**What you should do:** List every wheel that a poster in the Touareg wheels thread below reports running, including its stated size.

**Document:**
☆ ☆ ☆ ☆ ☆
# what wheels are you guys running? modded touareg pics please.



## kingco.kreuzer (Oct 25, 2003)

i would love to see some what wheels you guys are running on your touaregs. plus what suspensions you are using. pictures and stats please.
thanks in advance.










_Modified by kingco.kreuzer at 10:44 PM 10-3-2006_


----------



## jonee (Feb 25, 2004)

*Re: what wheels are you guys running? modded touareg pics please. (kingco.kreuzer)*

I'm running ATP Inox 20" with Nokian NRVi 275/40R20 on the OEM steel suspension. I wouldn't go for a bigger size on the steel suspension.








More pics in this thread:
http://forums.vwvortex.com/zerothread?id=2839902


----------



## jurbandesigns (Jul 25, 2006)

*Re: what wheels are you guys running? modded touareg pics please. (jonee)*

22" asanti, 4.5 chrome lip... tire 35's with h&r suspension. drives like a charm - not too bouncy and hugs on the turns - wouldnt go off roadin' though!!!


----------



## jurbandesigns (Jul 25, 2006)

*Re: what wheels are you guys running? modded touareg pics please. (jurbandesigns)*


----------



## BHP pipes (Aug 19, 2005)

*Re: what wheels are you guys running? modded touareg pics please. (kingco.kreuzer)*

I'm running 22" OZ Canyons with Eibach springs and stock VW sport grade dampers


----------



## gqjeff (Feb 18, 2002)

*Re: what wheels are you guys running? modded touareg pics please. (BHP pipes)*

20" RH wheels on air suspension. I need to take a few new pics...


----------



## andyA6 (Nov 10, 2000)

*Re: what wheels are you guys running? modded touareg pics please. (gqjeff)*


----------



## Kapoosh1 (Oct 28, 2002)
☆ ☆ ☆ ☆ ☆
**Record extracts:**
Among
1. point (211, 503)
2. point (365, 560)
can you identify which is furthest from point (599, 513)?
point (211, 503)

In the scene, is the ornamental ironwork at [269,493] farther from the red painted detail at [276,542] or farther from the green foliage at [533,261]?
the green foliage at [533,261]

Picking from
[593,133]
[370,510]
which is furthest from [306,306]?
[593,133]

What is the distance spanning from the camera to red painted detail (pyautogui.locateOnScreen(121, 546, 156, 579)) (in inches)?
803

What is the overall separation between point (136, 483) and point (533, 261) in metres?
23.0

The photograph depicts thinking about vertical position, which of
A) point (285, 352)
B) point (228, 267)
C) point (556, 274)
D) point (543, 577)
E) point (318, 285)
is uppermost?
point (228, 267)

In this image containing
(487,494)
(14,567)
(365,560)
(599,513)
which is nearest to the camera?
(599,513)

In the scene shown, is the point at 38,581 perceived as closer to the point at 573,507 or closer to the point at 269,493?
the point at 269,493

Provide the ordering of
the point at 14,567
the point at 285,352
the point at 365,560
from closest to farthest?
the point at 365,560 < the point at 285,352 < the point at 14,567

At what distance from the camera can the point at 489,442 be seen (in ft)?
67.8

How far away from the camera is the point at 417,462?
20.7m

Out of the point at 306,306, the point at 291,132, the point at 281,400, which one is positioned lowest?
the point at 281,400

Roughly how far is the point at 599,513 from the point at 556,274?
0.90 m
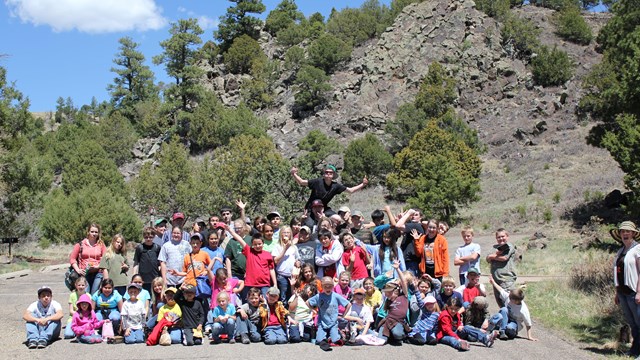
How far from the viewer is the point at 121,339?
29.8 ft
☆ ☆ ☆ ☆ ☆
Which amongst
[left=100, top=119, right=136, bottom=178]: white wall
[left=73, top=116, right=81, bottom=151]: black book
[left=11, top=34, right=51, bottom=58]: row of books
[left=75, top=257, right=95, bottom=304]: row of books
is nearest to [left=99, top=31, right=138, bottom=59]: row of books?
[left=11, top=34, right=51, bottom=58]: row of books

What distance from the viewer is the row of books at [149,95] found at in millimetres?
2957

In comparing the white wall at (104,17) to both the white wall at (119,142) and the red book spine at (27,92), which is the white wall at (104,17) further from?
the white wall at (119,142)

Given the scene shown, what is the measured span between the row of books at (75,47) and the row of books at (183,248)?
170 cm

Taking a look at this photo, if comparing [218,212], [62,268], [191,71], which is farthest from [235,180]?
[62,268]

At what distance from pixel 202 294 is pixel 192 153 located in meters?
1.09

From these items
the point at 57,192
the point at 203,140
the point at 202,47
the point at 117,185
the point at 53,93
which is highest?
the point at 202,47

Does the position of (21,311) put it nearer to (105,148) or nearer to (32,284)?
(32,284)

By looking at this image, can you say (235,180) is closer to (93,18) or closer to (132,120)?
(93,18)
☆ ☆ ☆ ☆ ☆
**Full output:**
- ATP Inox, 20"
- Asanti, 22" (4.5 chrome lip)
- OZ Canyons, 22"
- RH wheels, 20"